I don't think there's much point to handling an explicit data.frame
case, although it is a composition
option in recipes.
This might be more of a workflows
issue but .fit_pre()
still generates a tibble
# See https://github.com/tidymodels/hardhat/pull/150
# remotes::install_github("tidymodels/hardhat@recipe-blueprint-composition")
# See https://github.com/tidymodels/parsnip/pull/373
# remotes::install_github("tidymodels/parsnip@sparsity")
library(tidymodels)
#> ── Attaching packages ────────────────────────────────────────────────────────── tidymodels 0.1.1 ──
#> ✓ broom 0.7.0 ✓ recipes 0.1.13
#> ✓ dials 0.0.9 ✓ rsample 0.0.8
#> ✓ dplyr 1.0.2 ✓ tibble 3.0.3
#> ✓ ggplot2 3.3.2 ✓ tidyr 1.1.2
#> ✓ infer 0.5.2 ✓ tune 0.1.1
#> ✓ modeldata 0.0.2 ✓ workflows 0.2.0
#> ✓ parsnip 0.1.3.9000 ✓ yardstick 0.0.7
#> ✓ purrr 0.3.4
#> ── Conflicts ───────────────────────────────────────────────────────────── tidymodels_conflicts() ──
#> x purrr::discard() masks scales::discard()
#> x dplyr::filter() masks stats::filter()
#> x dplyr::lag() masks stats::lag()
#> x recipes::step() masks stats::step()
library(hardhat)
data(ames)
ames <-
ames %>%
mutate(Sale_Price = log10(Sale_Price)) %>%
select(Sale_Price, Longitude, Latitude, Neighborhood)
rec <-
recipe(Sale_Price ~ ., data = ames) %>%
step_dummy(Neighborhood) %>%
step_zv(all_predictors()) %>%
step_normalize(all_predictors())
sparse_bp <- default_recipe_blueprint(composition = "dgCMatrix")
processed <- mold(rec, ames, blueprint = sparse_bp)
class(forge(ames, blueprint = processed$blueprint)$predictors)
#> [1] "dgCMatrix"
#> attr(,"package")
#> [1] "Matrix"
lm_spec <- linear_reg(mixture = .5) %>% set_engine("glmnet")
lm_wflow <-
workflow() %>%
add_recipe(rec, blueprint = sparse_bp) %>%
add_model(lm_spec)
lm_wflow_1 <- .fit_pre(lm_wflow, data = ames)

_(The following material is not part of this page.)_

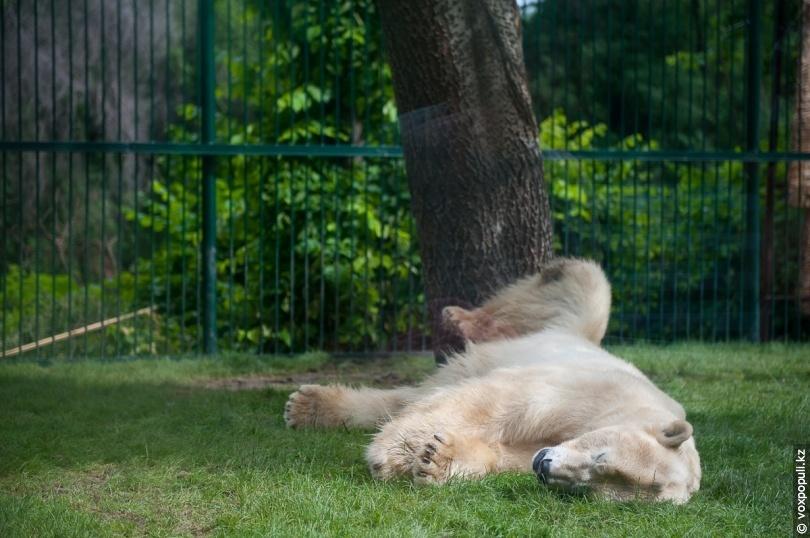 Білий ведмідь Алькор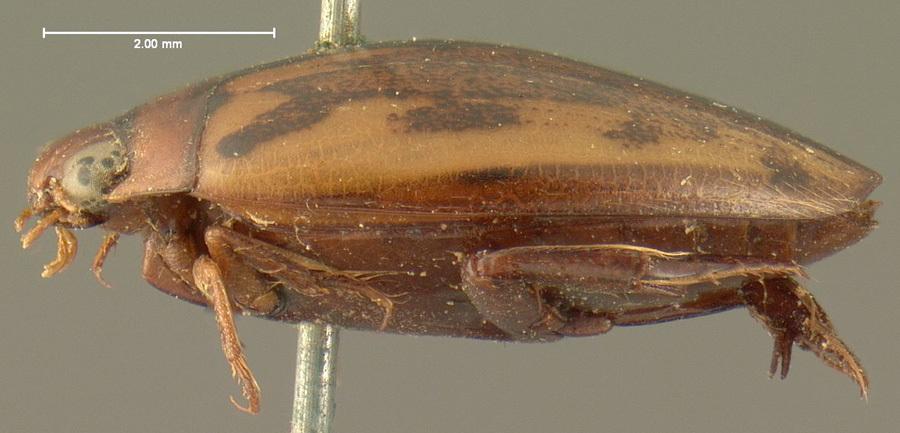 Image of <i>Coptotomus difficilis</i> Le Conte 1852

lm_wflow_1$pre$mold$predictors
#> # A tibble: 2,930 x 29
#> Longitude Latitude Neighborhood_Co… Neighborhood_Ol… Neighborhood_Ed…
#> <dbl> <dbl> <dbl> <dbl> <dbl>
#> 1 0.901 1.06 -0.317 -0.298 -0.266
#> 2 0.900 1.01 -0.317 -0.298 -0.266
#> 3 0.915 0.987 -0.317 -0.298 -0.266
#> 4 0.995 0.911 -0.317 -0.298 -0.266
#> 5 0.154 1.43 -0.317 -0.298 -0.266
#> 6 0.155 1.43 -0.317 -0.298 -0.266
#> 7 0.354 1.55 -0.317 -0.298 -0.266
#> 8 0.353 1.43 -0.317 -0.298 -0.266
#> 9 0.391 1.45 -0.317 -0.298 -0.266
#> 10 0.149 1.34 -0.317 -0.298 -0.266
#> # … with 2,920 more rows, and 24 more variables: Neighborhood_Somerset <dbl>,
#> # Neighborhood_Northridge_Heights <dbl>, Neighborhood_Gilbert <dbl>,
#> # Neighborhood_Sawyer <dbl>, Neighborhood_Northwest_Ames <dbl>,
#> # Neighborhood_Sawyer_West <dbl>, Neighborhood_Mitchell <dbl>,
#> # Neighborhood_Brookside <dbl>, Neighborhood_Crawford <dbl>,
#> # Neighborhood_Iowa_DOT_and_Rail_Road <dbl>, Neighborhood_Timberland <dbl>,
#> # Neighborhood_Northridge <dbl>, Neighborhood_Stone_Brook <dbl>,
#> # Neighborhood_South_and_West_of_Iowa_State_University <dbl>,
#> # Neighborhood_Clear_Creek <dbl>, Neighborhood_Meadow_Village <dbl>,
#> # Neighborhood_Briardale <dbl>, Neighborhood_Bloomington_Heights <dbl>,
#> # Neighborhood_Veenker <dbl>, Neighborhood_Northpark_Villa <dbl>,
#> # Neighborhood_Blueste <dbl>, Neighborhood_Greens <dbl>,
#> # Neighborhood_Green_Hills <dbl>, Neighborhood_Landmark <dbl>
Created on 2020-09-30 by the reprex package (v0.3.0)
OK, I think this is getting there! 👍 I now have mold()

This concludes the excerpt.